* _AIM OF THE EXERCISE_: Go to the line that contains "Based on their" and extract it along with every line after it, exactly, through the end of the data below.

* _SUPPLIED ENTRIES_:
**********
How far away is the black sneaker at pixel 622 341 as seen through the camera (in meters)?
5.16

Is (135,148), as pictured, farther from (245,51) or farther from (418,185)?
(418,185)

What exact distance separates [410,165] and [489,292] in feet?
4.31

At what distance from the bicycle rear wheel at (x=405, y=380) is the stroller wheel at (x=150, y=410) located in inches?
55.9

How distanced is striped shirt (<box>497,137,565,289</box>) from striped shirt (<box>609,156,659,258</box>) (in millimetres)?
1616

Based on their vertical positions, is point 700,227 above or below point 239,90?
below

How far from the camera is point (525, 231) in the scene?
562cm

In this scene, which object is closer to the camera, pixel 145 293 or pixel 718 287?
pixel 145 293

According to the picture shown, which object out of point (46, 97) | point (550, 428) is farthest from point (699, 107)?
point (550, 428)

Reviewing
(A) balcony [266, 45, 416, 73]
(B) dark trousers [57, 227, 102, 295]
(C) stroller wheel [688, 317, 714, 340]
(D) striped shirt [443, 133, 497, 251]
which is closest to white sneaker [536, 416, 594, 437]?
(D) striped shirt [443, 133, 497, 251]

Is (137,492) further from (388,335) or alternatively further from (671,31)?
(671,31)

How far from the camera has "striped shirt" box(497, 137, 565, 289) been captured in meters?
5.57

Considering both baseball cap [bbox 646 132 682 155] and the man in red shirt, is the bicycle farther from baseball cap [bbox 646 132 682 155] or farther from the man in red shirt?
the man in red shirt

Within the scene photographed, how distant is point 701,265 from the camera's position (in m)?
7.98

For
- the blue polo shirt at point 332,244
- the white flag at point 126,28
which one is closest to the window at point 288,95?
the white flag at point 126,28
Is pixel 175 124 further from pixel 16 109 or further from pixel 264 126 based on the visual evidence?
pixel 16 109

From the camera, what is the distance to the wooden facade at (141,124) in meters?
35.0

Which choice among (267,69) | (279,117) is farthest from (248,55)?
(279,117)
**********
* _FULL SOLUTION_:
Based on their vertical positions, is point 700,227 above or below point 239,90?
below

How far from the camera is point (525, 231) in the scene?
562cm

In this scene, which object is closer to the camera, pixel 145 293 or pixel 718 287?
pixel 145 293

According to the picture shown, which object out of point (46, 97) | point (550, 428) is farthest from point (699, 107)?
point (550, 428)

Reviewing
(A) balcony [266, 45, 416, 73]
(B) dark trousers [57, 227, 102, 295]
(C) stroller wheel [688, 317, 714, 340]
(D) striped shirt [443, 133, 497, 251]
which is closest to white sneaker [536, 416, 594, 437]?
(D) striped shirt [443, 133, 497, 251]

Is (137,492) further from (388,335) or alternatively further from (671,31)?
(671,31)

How far from the camera has "striped shirt" box(497, 137, 565, 289) been captured in meters?
5.57

Considering both baseball cap [bbox 646 132 682 155] and the man in red shirt, is the bicycle farther from baseball cap [bbox 646 132 682 155] or farther from the man in red shirt?
the man in red shirt

Within the scene photographed, how distant is point 701,265 from the camera's position (in m)?
7.98

For
- the blue polo shirt at point 332,244
- the white flag at point 126,28
which one is closest to the window at point 288,95?
the white flag at point 126,28
Is pixel 175 124 further from pixel 16 109 or further from pixel 264 126 based on the visual evidence?
pixel 16 109

From the camera, what is the distance to the wooden facade at (141,124) in meters?
35.0

Which choice among (267,69) | (279,117) is farthest from (248,55)?
(279,117)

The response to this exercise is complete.